« Abolition du discernement » : selon une expertise psychiatrique, le tueur en série de Choisy-le-Roi est déclaré pénalement irresponsable

Publié le 19 mai 2026
« Abolition du discernement » : selon une expertise psychiatrique, le tueur en série de Choisy-le-Roi est déclaré pénalement irresponsable

Dans le Val-de-Marne, une affaire à Choisy-le-Roi interroge la justice après une expertise évoquant une abolition du discernement, soulevant la question de la responsabilité pénale.

Dans le Val-de-Marne, une affaire criminelle d’une grande complexité interroge la justice et le monde médical. Un homme accusé de plusieurs faits graves survenus à Choisy-le-Roi pourrait ne jamais être jugé, selon une expertise psychiatrique évoquant une abolition du discernement. Entre troubles mentaux sévères et procédure judiciaire en cours, cette situation soulève de nombreuses questions sur la responsabilité pénale et la prise en charge des personnes en détresse psychique.

Une expertise psychiatrique au cœur de la procédure

Dans cette affaire survenue à Choisy-le-Roi, dans le département du Val-de-Marne, les enquêteurs se sont intéressés au parcours d’un homme soupçonné de plusieurs faits graves ayant choqué la région. Selon les éléments de l’enquête, quatre corps avaient été retrouvés dans la Seine à l’été 2025, avant que les investigations ne conduisent à un suspect rapidement mis en examen. Lors de ses déclarations, il aurait évoqué des visions et des perceptions altérées de la réalité.

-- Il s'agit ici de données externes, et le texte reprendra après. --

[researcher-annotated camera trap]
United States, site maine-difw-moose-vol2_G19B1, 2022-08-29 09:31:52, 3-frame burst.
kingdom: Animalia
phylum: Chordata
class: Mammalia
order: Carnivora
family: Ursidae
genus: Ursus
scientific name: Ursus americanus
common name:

Un diagnostic de trouble schizophrénique

Le rapport d’expertise psychiatrique, consulté par la presse, conclut à une abolition du discernement au moment des faits. Les médecins évoquent un trouble de type schizophrénique associé à des addictions, ayant pu altérer profondément le lien avec la réalité. Le spécialiste recommande une hospitalisation afin d’adapter la prise en charge et de stabiliser l’état du patient. Dans ce cadre, la question de la responsabilité pénale est directement remise en cause par les conclusions médicales.

Une procédure judiciaire encore incertaine

À ce stade, le suspect ayant reconnu les faits lors de ses auditions, les autorités judiciaires examinent désormais la portée des conclusions psychiatriques. Si l’abolition du discernement est confirmée, la tenue d’un procès devant une cour d’assises pourrait être remise en question. Une contre-expertise pourrait toutefois être ordonnée afin de confirmer ou nuancer ce premier avis médical. L’enquête se poursuit afin d’éclaircir l’ensemble des circonstances et le profil psychologique du mis en cause.

Des questions sensibles sur la responsabilité pénale et la santé mentale

Cette affaire relance le débat sur la manière dont la justice prend en compte les troubles psychiatriques dans les procédures criminelles. Lorsqu’une expertise conclut à une abolition du discernement, la personne concernée n’est plus considérée comme pénalement responsable, ce qui oriente le dossier vers une prise en charge médicale plutôt que judiciaire. Dans ce type de situation, les experts privilégient généralement une hospitalisation en milieu spécialisé afin d’assurer un suivi adapté et de prévenir tout risque de récidive. Au-delà du cas individuel, ces situations interrogent également les dispositifs de prévention et l’accompagnement des personnes souffrant de troubles de la santé mentale, notamment lorsqu’ils sont associés à des situations de grande précarité.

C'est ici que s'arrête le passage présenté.